EE. UU. aumentó la presión sobre este país en todos los frentes, a pesar de los llamados a la contención. El sheriff Trump incluso se mostró dispuesto a llevar a cabo un ataque preventivo y como prueba de su determinación envió a la Península Coreana el portaaviones nuclear Carl Vinson; también desplegó su escudo antimisiles en Corea del Sur. En una entrevista hace dos días, en la cadena CBS, Trump se negó a descartar una respuesta militar a un ensayo nuclear.

Corea del Norte, a punta de ensayos balísticos (fallidos), le dice a Washington que “acelerará al máximo las medidas para reforzar su programa de disuasión nuclear”. El comunicado del régimen de Kim Jong-un repite la idea de que Corea del Norte podría realizar “en cualquier momento y en cualquier lugar” su próxima prueba atómica.

Y en ese peligroso pulso (o al menos eso dicen voceros de la Casa Blanca), el estadounidense está haciendo polémicas alianzas: invitó al presidente de Filipinas, Rodrigo Duterte, y al primer ministro de Tailandia, Prayut Chan-o-cha, a visitar Washington. Los dos, con un récord de violación de derechos humanos “preocupante”, por decir lo menos.

Una pequeña muestra: Rodrigo Duterte, quien llegó al poder en Filipinas en 2016, ha provocado una guerra sangrienta contra narcotraficantes y drogadictos que ya cobra la vida de más de 7.000 personas. Duterte se jacta de matar criminales con sus propias manos e incluso invita a la gente a cometer asesinatos.

Prayut Chan-o-cha, exjefe del ejército tailandés, que se tomó el poder en 2014, estableció otro régimen de persecución. De acuerdo con la Federación Internacional de los Derechos Humanos (FIDH), el militar ha cometido graves violaciones a los derechos humanos: detenciones irregulares y juicios en tribunales militares de casos que antes se dirimían en los juzgados civiles, una práctica condenada por el Comité de Derechos Humanos de las Naciones Unidas. La Junta Militar se ha negado a hacer elecciones para que regrese la democracia tras el golpe de Estado.

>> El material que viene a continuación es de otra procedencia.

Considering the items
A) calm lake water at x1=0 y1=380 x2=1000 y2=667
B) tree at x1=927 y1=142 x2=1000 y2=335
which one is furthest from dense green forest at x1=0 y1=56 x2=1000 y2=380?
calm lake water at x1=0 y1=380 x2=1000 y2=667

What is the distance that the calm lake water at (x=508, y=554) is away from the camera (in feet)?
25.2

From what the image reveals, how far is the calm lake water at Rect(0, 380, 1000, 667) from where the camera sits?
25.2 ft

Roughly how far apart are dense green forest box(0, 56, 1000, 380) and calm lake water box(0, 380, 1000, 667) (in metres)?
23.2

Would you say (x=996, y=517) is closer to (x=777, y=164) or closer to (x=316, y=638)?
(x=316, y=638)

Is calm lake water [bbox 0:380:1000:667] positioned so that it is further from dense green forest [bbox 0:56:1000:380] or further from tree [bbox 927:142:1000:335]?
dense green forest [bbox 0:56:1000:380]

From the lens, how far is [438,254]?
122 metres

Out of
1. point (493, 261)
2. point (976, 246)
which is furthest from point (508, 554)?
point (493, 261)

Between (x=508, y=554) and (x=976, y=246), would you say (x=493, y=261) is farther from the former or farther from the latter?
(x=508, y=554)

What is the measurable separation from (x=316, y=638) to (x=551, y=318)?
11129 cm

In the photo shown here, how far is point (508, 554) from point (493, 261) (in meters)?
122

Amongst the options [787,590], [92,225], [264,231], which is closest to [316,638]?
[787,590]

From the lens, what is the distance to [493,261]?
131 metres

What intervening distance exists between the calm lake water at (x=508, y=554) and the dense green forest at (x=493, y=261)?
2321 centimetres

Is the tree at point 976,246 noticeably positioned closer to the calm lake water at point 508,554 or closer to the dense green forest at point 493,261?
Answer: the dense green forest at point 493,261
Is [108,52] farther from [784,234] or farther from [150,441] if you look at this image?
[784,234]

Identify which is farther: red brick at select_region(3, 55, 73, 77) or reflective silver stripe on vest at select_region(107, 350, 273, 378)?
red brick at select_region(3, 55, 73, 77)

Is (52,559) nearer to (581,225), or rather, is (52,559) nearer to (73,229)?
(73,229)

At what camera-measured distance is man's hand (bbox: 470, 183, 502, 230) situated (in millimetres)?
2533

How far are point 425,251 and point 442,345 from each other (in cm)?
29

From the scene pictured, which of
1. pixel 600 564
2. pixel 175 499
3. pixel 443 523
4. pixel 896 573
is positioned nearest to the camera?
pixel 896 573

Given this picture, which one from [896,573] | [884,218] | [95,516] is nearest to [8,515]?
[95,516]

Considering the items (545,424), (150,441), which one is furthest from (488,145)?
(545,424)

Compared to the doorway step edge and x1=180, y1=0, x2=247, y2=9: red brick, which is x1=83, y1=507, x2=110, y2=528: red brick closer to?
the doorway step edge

Trump se refiere a ellos como “amigos” y los invita a hacer alianzas con Estados Unidos. De hecho, según la Casa Blanca, en el diálogo con Duterte, hablaron “del hecho de que el Gobierno filipino lucha fuertemente para librar a su país de la droga, una lacra que afecta a muchos países en el mundo”.

Los dirigentes también hablaron de las preocupaciones de la Asociación de Naciones del Sudeste Asiático (Asean) sobre la seguridad regional, en particular la amenaza que supone Corea del Norte, aseguró la Casa Blanca.

¿Pero qué tan claves son estos dos países para contener a Corea del Norte? Kenneth Roth, director ejecutivo de Human Rights Watch, cuestionó los motivos de Trump para invitar a estos personajes diciendo que no tienen influencia sobre Pyongyang.

El alto comisionado de la ONU para los derechos humanos, Zeid Ra'ad al Hussein, le pidió a Trump que transmitiera el “sentimiento de alarma internacional por la impunidad que parece rodear a los crímenes relacionados con la guerra antidrogas”.

Los gobiernos de Tailandia y Filipinas mantuvieron relaciones cooperativas, pero tensas, con Estados Unidos antes de que Trump asumiera el cargo, justamente por estas preocupaciones.

Ninguno de los líderes fue invitado a la Casa Blanca durante la presidencia de Barack Obama, aunque Prayuth asistió a una cumbre en California. Obama canceló una reunión con Duterte después de que el hombre fuerte filipino se refiriera a él como un “hijo de una puta”.

Por su parte, la Asociación de Naciones del Sudeste Asiático (Asean), compuesta por Brunei, Camboya, Indonesia, Laos, Malasia, Birmania, Filipinas, Singapur, Tailandia y Vietnam, aseguró en un comunicado “su gran preocupación por la escalada de las tensiones en la península de Corea”. Y entonces apareció, otra vez, el impredecible Trump para señalar que “sería un honor conocer a Kim Jong-un en las condiciones adecuadas”. ¿Cumbre Washington-Pyongyang?